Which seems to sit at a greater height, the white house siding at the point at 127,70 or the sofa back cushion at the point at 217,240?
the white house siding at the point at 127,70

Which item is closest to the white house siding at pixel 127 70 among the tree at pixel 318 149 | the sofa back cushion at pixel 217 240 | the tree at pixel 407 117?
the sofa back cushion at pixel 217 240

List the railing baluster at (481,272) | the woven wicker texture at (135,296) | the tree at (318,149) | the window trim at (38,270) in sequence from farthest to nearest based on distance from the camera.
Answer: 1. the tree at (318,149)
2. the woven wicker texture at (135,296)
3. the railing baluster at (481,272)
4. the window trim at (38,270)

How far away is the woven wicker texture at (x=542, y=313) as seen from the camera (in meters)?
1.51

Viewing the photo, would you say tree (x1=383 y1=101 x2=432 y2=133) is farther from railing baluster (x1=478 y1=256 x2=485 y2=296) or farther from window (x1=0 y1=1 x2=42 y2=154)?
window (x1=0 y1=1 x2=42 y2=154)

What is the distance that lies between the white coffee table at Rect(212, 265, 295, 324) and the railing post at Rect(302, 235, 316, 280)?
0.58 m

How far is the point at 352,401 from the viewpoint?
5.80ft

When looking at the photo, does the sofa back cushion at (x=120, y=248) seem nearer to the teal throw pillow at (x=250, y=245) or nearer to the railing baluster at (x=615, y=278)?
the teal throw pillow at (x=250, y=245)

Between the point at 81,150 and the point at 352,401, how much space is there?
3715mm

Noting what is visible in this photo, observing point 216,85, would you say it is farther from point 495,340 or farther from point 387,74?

═══

Description of the task ::
Please give the lines of data from the one containing "Between the point" through the end of the data, both included, as a JSON list of strings, with one string per line and blank lines left out.

Answer to this exercise ::
[
  "Between the point at 81,150 and the point at 352,401, how much space is there?",
  "3715mm",
  "Noting what is visible in this photo, observing point 216,85, would you say it is farther from point 495,340 or farther from point 387,74?"
]